• _Texte présenté_
Chronique – Roland Pfefferkorn – La Marseillaise – jeudi 24 mars

« On est les plus sûrs ! »

« Si on a perdu des marchés et des appels d’offres, c’est parce qu’on est les plus chers. Et si on est les plus chers, c’est parce qu’on est les plus sûrs ! (…) L’EPR, je connais bien le chantier, j’y suis allé plusieurs fois. Je suis désolé de dire ça, mais on a la double coque ! Le principe de la double coque, c’est que si un Boeing 747 s’écrase sur une centrale, le réacteur n’est pas touché ». C’est en ces termes hallucinants que Nicolas Sarkozy s’est exprimé trois jours après le séisme qui a provoqué l’arrêt des systèmes de refroidissement de plusieurs réacteurs de la centrale nucléaire de Fukushima.

Au moment de rédiger ces lignes la situation au Japon reste critique, même si l’information spectacle se focalise aujourd’hui sur d’autres questions. Les risques qui pèsent sur ce pays, et d’abord sur l’agglomération de Tokyo et sur les zones proches de la centrale (35 millions de personnes) sont toujours considérables.

Mais la France, avec le plus fort taux d’implantation de réacteurs de la planète, n’aurait rien à craindre ! Ses 58 réacteurs dans 19 centrales seraient sans danger ! Sans compter un centre de retraitement, une usine de Mox et de nouveaux réacteurs programmés ! La centrale de Fessenheim date de 1977 : il n’y a aucune limitation pour les rejets chimiques liquides, s’agissant des rejets radioactifs liquides et gazeux les normes sont totalement dépassées et obsolètes et de nombreux scientifiques demandent sa fermeture.

Données enregistrées:
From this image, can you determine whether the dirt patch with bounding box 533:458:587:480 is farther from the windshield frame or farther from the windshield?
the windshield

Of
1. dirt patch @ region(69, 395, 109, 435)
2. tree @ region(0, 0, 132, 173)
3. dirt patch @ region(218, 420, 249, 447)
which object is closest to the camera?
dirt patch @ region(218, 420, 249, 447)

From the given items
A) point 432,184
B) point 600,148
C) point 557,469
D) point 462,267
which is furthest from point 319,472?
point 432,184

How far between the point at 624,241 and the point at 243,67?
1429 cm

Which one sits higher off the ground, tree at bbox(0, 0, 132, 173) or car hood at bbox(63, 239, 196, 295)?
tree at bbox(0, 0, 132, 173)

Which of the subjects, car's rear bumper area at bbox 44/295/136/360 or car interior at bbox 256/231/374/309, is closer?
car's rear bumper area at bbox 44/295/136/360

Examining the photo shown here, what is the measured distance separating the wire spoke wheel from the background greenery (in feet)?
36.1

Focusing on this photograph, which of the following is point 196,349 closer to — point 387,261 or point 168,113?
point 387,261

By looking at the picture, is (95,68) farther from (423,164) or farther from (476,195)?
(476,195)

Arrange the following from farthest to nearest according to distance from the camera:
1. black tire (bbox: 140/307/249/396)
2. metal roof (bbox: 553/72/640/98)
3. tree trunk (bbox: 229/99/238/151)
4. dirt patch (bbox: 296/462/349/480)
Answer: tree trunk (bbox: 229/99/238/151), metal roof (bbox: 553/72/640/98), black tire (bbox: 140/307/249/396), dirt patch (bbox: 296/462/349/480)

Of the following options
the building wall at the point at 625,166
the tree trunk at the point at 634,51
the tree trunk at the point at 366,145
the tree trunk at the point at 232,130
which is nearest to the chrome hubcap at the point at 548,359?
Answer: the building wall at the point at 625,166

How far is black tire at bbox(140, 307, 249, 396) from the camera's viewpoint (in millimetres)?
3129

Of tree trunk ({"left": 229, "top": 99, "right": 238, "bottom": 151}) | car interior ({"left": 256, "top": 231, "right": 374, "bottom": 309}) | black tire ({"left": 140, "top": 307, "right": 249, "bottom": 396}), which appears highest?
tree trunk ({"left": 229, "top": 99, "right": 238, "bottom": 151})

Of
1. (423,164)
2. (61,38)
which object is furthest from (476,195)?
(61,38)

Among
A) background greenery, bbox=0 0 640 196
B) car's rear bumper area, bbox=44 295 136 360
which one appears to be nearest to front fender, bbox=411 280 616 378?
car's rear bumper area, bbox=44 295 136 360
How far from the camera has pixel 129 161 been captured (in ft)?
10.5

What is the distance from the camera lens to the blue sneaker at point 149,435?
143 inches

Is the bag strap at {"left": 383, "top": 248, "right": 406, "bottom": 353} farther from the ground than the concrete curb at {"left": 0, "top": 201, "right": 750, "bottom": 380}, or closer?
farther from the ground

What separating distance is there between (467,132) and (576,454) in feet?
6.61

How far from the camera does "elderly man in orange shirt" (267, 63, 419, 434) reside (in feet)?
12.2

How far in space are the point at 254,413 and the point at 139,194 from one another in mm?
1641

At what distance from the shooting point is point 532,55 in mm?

• _Consigne_
Citez mot pour mot le passage de la chronique qui va de « Au moment de » jusqu'à « sont toujours considérables. ».

• _Corrigé_
Au moment de rédiger ces lignes la situation au Japon reste critique, même si l’information spectacle se focalise aujourd’hui sur d’autres questions. Les risques qui pèsent sur ce pays, et d’abord sur l’agglomération de Tokyo et sur les zones proches de la centrale (35 millions de personnes) sont toujours considérables.